AspectoSituación actualCon Entidad Local Menor
Gestión del presupuestoDepende del Ayuntamiento de AlicantePresupuesto propio y autónomo
Servicios básicosCoordinados por 4 administracionesGestionados directamente por la isla
Atención sanitariaSin médico permanentePosibilidad de médico residente
Limpieza y mantenimientoRespuesta lenta y dispersaGestión local inmediata
Representación vecinalSin voz directa en decisionesJunta Local con poder ejecutivo

El futuro de Tabarca: un modelo para la España vaciada insular

El caso de Tabarca llega en un momento en que Alicante y toda la costa mediterránea debaten cómo equilibrar el turismo masivo con la calidad de vida de los residentes. Si los vecinos consiguen su reconocimiento como Entidad Local Menor, este pequeño enclave frente a Alicante podría convertirse en un referente para otros núcleos aislados de España que sufren problemas similares de abandono administrativo.

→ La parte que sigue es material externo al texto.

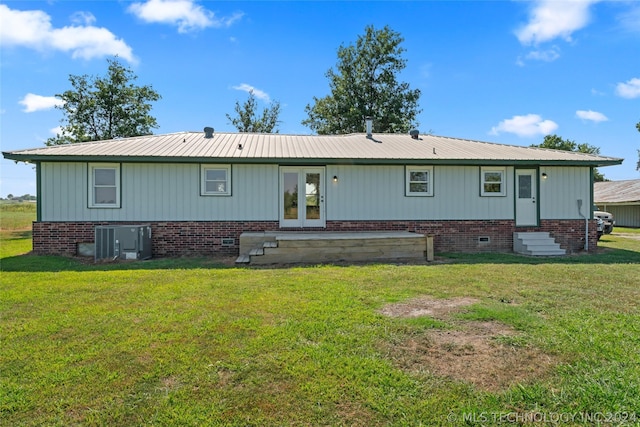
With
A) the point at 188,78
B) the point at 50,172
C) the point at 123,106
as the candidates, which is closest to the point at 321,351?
the point at 50,172

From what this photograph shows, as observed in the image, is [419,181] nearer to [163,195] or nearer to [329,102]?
[163,195]

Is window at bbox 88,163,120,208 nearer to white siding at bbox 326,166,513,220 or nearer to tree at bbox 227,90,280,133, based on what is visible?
white siding at bbox 326,166,513,220

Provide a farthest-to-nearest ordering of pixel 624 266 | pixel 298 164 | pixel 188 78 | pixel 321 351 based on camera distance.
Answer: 1. pixel 188 78
2. pixel 298 164
3. pixel 624 266
4. pixel 321 351

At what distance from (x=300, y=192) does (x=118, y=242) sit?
494 centimetres

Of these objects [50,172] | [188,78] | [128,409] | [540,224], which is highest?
[188,78]

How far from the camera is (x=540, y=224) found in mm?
10656

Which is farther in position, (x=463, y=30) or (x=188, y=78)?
(x=188, y=78)

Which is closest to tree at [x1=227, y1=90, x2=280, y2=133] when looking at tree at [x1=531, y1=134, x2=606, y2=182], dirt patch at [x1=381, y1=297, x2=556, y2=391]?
dirt patch at [x1=381, y1=297, x2=556, y2=391]

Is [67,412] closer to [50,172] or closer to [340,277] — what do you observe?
[340,277]

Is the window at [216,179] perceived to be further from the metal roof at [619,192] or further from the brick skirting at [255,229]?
the metal roof at [619,192]

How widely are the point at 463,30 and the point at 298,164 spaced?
314 inches

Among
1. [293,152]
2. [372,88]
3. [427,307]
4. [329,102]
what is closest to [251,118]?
[329,102]

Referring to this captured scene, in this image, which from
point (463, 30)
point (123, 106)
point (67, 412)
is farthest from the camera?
point (123, 106)

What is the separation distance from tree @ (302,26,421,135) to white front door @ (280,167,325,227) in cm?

Los expertos en derecho local apuntan que el proceso puede tardar meses o incluso años, pero el simple hecho de haberlo iniciado formalmente ya es una victoria simbólica. Tabarca ha demostrado que 50 vecinos organizados pueden mover una montaña burocrática. Y lo han hecho sin ruido, sin banderas y sin política: solo con escritos, paciencia y once años de hartazgo acumulado.